In third grade, I was the only girl in the Baseball Card Collectors Lunch Bunch Club. I had a shoebox full of Topps and Donruss, and I would obsessively consult my outdated Beckett book before deciding whether to pony up, say, my mint condition Sandy Alomar Jr. card for a rookie year Cecil Fielder.
Baseball card collecting was fun, mostly because there were a ton of different factors to consider before investing in a trade. Sure, you have to start with the book value. But was Sandy having a good season? (Meduim-good.) How would that affect the card’s future value? (I was only 8.) How many Cecil Fielders did I already have in my shoebox? (One.) Did I think Sandy Alomar Jr. was the greatest thing to happen to Cleveland since the river caught on fire? (Yes.)
As an adult, the closest I’ve come to the experience of assembling my baseball card collection has been in buying wine. It’s not too much of a stretch to liken a case of 1982 Chateau Latour to a Mickey Mantle rookie card — both are coveted by nerdy enthusiasts, cost way more now than they did in 1982, and have a seemingly unlimited resale potential.
In econ-speak, goods with these traits are called “Veblen goods.” Veblen goods are items whose demand grows as prices rise, a situation that is pretty counter-intuitive. The transition of fine wine into a Veblen good began when people stopped buying it as a beverage, and began “investing” in wine as a resalable commodity. The secondary wine market exploded in the in the 70’s and 80’s, and some first growth Bordeaux has actually outperformed more traditional commodities like gold and silver.
I’ve been thinking about wine investment a lot since Robert Parker released his orgy of 100-point ratings for the 2009 vintage. His scores appear to have added even more value to an already expensive vintage, and wine prices have risen sharply as a result. If these 100-point wines are truly Veblen goods, demand will only continue to grow stronger as prices rise, and a single man’s influence will have lead to a vicious cycle of wine price inflation: the much-maligned Parker Effect.
A bottle of 2009 Chateau Latour currently averages $2,000 on wine-searcher.com. The London International Vintners Exchange, or Liv-Ex, which runs a wine trading platform out of London, reported that following Parker’s release, the 2009 vintage accounted for 62% of market turnover, with 26% gains on some newly anointed 100-point bottles.
This is crazy! You can buy shares in a wine index fund, just like you can buy shares in an S&P index fund? And your wine shares might just outperform the S&P? I love wine! I could stand to make a little extra cash! Sign me up!

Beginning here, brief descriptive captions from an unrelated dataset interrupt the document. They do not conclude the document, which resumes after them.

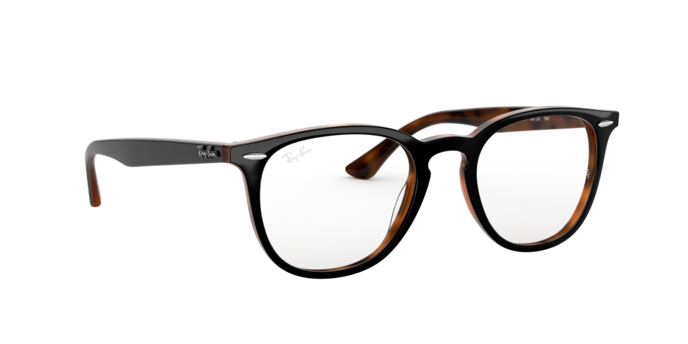 Ray-Ban Eyeglasses RX7159 5909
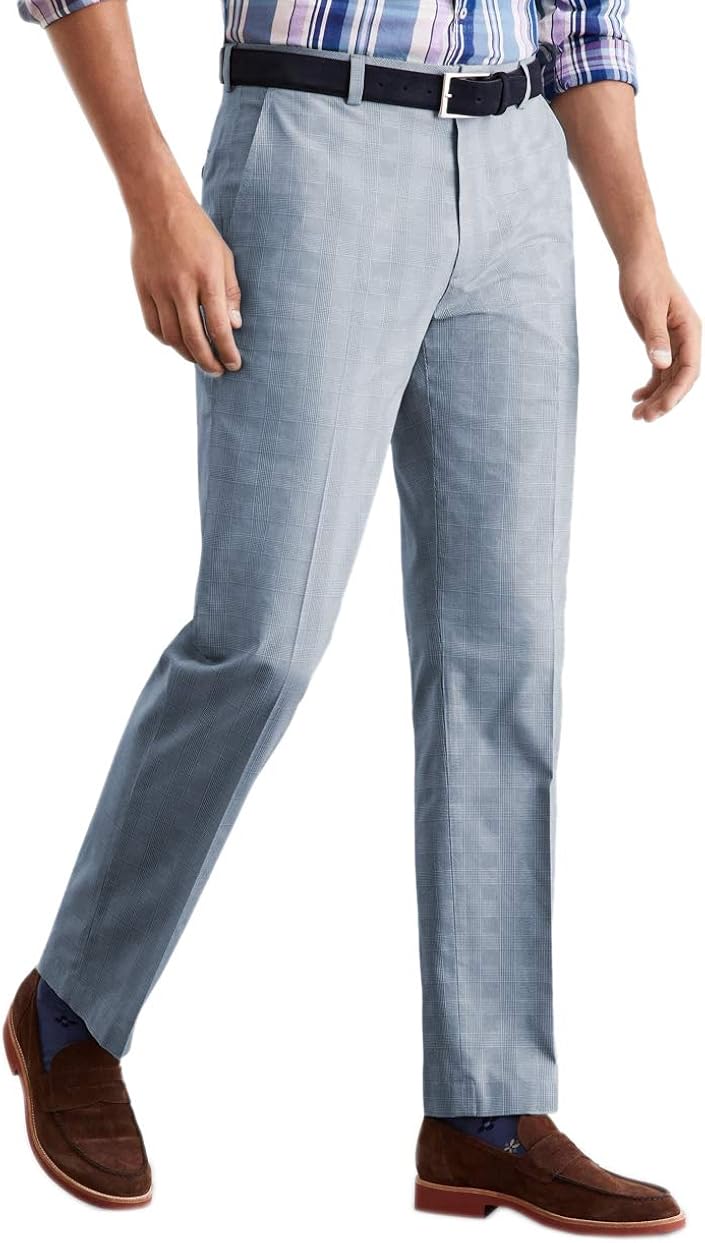 brooks brothers clark chino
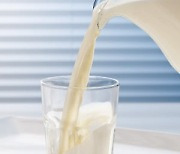 수입 멸균우유 먹어본 사람들 "국산우유 더 선호"…'맛' 때문에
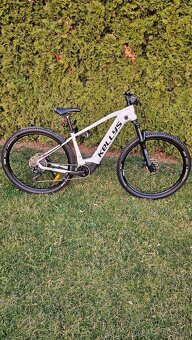 Elektrobicykel Kellys tayen r50 - 9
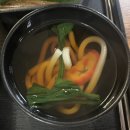 도도야 | [서울] 혜화역 종로구 솥밥 맛집 도도야 본점 방문후기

But wait. Let’s go back to the baseball card analogy. At the time of my hypothetical trade, Cecil Fielder was an All Star AND his card was probably worth eight times as much money as Sandy’s. But I am a Clevelander, and a huge Sandy Alomar Jr. fan. So, no trade.
Wine inspires similarly irrational investment behavior. A guy in New York may be willing to pay 10x the price for a certain bottle of wine as a guy in California. Why? Probably for some of the same illogical reasons that I didn’t trade Sandy for Cecil. Like baseball cards, the value of a bottle of wine is extremely subjective.
Unlike pricing a stock, you can’t run a valuation of a wine’s assets and liabilities. The resale value of luxury wine is volatile because it is based on a set of factors that differ from buyer to buyer: taste, politics, knowledge, vacation memories, and mood all play into what someone is willing to pay. A wine’s provenance, maturity, and storage history might be useful metrics for determining its underlying value, which is much more static than its market value. But you can’t buy many top-tier wines for their underlying value these days. On the secondary market, speculative investors are betting big bucks that wine’s volatile and subjective resale prices will continue to go up.
So should you invest in wine? First, you should carefully weigh the risks involved, as well as your feelings about the ethics of wine investment. The wine market appears to be subject to inflated prices and massive speculation, and therefore it carries a relatively high risk. Yikes! However, the greater the risk, the greater the potential returns. Worst case scenario, you’ll be stuck with a very expensive (but great) bottle of wine to drink with dinner — can you afford that? And also think about whether you want to help perpetuate the Parker Effect by sustaining the demand for fine wines at exorbitant prices. Finally, in light of the arrest of wine counterfeiter Rudy Kurniawan, remember that there is a lot of bogus investment-grade wine on the market.
Personally, I am a relatively risk-averse investor. And although I’ve never had a bottle of Latour, I think I’d rather spend my $2,000 on a case of Coulee de Serrant (delicious!) and a trip to France.